JOB
From the line that has "Of the white goal" down to the final line of the listing below, transcribe every line exactly, and only those.

--- Start of ENTRIES ---

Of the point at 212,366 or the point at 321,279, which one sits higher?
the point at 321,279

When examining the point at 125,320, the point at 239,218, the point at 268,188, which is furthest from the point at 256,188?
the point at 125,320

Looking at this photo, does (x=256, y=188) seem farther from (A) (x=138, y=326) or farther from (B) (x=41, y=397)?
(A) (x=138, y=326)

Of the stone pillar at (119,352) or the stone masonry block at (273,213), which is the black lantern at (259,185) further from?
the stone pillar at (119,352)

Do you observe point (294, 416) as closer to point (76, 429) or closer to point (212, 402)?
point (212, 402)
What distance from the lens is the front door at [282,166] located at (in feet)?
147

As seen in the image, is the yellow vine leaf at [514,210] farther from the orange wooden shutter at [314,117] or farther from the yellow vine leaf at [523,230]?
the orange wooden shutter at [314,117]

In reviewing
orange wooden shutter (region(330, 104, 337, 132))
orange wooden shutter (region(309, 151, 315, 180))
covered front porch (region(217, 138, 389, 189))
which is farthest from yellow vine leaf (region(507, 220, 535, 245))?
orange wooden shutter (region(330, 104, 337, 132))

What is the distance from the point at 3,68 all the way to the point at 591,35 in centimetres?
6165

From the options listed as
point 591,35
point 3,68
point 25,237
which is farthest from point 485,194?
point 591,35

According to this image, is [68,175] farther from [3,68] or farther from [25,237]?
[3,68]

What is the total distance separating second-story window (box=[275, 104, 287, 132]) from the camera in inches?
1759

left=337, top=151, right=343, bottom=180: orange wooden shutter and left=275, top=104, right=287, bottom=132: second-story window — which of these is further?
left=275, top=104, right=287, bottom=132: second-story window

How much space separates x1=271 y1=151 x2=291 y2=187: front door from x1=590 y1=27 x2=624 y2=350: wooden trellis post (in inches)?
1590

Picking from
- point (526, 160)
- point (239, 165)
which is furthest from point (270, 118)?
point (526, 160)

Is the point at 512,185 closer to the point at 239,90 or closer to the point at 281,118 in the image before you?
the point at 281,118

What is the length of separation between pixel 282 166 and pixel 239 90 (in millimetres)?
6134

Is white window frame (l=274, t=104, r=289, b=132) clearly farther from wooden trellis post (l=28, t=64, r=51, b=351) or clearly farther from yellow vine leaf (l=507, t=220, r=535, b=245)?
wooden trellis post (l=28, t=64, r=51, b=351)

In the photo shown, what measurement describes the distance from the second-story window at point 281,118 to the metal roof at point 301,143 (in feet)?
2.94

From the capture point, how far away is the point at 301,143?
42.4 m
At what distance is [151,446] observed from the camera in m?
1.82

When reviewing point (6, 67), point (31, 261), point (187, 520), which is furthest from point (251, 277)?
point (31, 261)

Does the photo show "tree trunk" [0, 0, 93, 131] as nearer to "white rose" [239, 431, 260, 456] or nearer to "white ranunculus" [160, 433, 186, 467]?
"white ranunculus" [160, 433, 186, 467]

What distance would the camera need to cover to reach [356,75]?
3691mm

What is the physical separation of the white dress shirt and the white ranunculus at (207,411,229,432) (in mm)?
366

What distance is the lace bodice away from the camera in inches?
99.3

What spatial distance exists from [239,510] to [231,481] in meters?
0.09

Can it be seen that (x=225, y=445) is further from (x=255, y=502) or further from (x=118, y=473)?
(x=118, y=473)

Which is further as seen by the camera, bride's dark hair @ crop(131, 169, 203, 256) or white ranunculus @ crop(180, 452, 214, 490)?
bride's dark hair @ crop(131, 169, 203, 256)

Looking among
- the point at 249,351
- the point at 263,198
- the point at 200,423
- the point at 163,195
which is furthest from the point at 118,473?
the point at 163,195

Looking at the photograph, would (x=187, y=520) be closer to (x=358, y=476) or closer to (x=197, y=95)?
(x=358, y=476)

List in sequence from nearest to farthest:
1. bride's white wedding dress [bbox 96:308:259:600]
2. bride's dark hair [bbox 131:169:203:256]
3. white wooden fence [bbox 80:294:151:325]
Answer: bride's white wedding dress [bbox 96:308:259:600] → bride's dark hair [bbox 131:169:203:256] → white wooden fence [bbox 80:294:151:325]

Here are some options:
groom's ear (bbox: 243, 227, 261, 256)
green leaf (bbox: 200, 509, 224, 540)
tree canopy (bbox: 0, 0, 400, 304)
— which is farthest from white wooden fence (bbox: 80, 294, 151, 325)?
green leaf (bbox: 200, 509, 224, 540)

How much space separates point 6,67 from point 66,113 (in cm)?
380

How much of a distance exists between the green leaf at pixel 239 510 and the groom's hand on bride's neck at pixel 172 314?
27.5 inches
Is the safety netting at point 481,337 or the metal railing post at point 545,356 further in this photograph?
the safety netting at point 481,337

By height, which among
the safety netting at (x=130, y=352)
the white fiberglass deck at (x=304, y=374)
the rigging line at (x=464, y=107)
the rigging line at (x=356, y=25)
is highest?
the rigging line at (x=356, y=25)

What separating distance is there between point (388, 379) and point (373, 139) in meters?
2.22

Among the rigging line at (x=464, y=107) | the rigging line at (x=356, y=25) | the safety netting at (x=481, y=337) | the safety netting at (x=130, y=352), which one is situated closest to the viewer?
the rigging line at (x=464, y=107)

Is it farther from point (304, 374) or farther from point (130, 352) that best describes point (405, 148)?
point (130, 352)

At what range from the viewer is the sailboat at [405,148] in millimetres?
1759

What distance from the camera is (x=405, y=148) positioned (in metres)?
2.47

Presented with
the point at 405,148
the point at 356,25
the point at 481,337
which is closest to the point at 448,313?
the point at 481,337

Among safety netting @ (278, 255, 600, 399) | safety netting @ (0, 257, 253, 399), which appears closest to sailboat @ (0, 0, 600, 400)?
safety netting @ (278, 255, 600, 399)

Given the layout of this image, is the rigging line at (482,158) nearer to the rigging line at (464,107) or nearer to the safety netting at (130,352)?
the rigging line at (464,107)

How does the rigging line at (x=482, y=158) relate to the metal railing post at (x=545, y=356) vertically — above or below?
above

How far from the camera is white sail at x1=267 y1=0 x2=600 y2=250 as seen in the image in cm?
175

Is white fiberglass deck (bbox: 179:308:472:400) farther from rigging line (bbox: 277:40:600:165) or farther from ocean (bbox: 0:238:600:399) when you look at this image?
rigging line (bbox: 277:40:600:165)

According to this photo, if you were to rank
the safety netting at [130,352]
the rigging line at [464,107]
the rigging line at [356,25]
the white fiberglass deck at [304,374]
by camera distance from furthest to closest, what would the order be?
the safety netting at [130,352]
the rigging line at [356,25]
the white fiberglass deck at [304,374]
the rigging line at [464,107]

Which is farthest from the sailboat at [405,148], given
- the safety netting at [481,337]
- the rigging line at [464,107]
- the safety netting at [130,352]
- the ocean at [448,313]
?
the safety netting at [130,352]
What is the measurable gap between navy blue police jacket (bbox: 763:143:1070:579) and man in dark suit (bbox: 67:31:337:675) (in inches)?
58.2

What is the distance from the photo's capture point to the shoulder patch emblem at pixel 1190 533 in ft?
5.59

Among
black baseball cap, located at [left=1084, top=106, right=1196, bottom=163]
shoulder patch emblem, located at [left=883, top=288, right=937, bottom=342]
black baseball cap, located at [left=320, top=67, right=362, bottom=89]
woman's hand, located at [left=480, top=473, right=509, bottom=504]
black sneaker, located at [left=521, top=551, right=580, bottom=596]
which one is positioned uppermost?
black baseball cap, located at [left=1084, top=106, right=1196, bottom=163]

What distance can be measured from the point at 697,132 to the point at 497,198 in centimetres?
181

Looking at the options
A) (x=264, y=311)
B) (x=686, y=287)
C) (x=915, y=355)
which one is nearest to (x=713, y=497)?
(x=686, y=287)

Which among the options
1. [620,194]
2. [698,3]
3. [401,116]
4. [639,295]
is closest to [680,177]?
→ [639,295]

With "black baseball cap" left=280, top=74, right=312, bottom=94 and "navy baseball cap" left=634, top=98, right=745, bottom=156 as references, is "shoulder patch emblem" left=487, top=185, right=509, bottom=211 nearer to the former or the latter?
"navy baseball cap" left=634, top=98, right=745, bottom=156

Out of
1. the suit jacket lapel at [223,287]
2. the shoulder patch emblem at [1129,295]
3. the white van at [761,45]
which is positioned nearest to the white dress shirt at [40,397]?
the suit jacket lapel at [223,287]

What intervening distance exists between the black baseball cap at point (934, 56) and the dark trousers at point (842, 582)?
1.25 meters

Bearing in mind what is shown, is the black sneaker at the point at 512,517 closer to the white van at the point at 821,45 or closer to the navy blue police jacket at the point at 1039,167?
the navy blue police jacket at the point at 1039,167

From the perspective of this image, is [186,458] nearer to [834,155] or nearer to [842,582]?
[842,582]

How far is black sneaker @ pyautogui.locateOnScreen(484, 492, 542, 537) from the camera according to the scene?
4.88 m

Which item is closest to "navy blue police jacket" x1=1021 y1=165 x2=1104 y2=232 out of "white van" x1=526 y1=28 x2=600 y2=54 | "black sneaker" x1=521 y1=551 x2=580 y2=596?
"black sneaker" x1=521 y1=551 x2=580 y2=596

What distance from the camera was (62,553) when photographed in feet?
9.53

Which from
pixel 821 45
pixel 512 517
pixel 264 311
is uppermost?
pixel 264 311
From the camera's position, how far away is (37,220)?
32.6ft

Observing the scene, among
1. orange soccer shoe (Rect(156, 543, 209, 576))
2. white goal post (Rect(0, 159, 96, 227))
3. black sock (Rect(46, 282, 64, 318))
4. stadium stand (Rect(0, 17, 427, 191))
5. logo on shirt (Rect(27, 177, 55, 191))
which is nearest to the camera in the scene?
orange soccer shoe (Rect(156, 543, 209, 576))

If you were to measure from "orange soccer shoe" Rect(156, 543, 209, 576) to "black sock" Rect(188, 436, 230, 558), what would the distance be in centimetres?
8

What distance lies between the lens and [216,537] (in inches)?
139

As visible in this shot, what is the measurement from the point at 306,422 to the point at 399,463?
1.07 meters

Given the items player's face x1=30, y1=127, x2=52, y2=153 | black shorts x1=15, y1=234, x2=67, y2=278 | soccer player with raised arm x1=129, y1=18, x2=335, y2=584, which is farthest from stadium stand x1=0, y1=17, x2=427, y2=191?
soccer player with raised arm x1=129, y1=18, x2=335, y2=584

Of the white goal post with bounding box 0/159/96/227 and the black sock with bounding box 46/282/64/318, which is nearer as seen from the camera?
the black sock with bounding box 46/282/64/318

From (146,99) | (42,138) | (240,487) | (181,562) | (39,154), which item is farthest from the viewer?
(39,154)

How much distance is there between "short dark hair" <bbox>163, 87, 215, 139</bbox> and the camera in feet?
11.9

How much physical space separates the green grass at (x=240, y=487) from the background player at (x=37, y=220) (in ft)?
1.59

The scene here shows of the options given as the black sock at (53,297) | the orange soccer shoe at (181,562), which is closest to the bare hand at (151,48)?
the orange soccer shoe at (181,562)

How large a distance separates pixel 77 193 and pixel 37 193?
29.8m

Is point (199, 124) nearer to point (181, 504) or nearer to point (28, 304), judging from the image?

--- End of ENTRIES ---

RESULT
Of the white goal post with bounding box 0/159/96/227 and the black sock with bounding box 46/282/64/318, which is nearer as seen from the camera?
the black sock with bounding box 46/282/64/318

From (146,99) | (42,138) | (240,487) | (181,562) | (39,154), which item is farthest from the viewer?
(39,154)

How much distance is there between "short dark hair" <bbox>163, 87, 215, 139</bbox> and the camera in feet?
11.9

How much physical space separates the green grass at (x=240, y=487) from the background player at (x=37, y=220) (in ft)?
1.59

The scene here shows of the options given as the black sock at (53,297) | the orange soccer shoe at (181,562), which is closest to the bare hand at (151,48)?
the orange soccer shoe at (181,562)

How large a distance separates pixel 77 193 and pixel 37 193?
29.8m

Is point (199, 124) nearer to point (181, 504) or nearer to point (28, 304), judging from the image?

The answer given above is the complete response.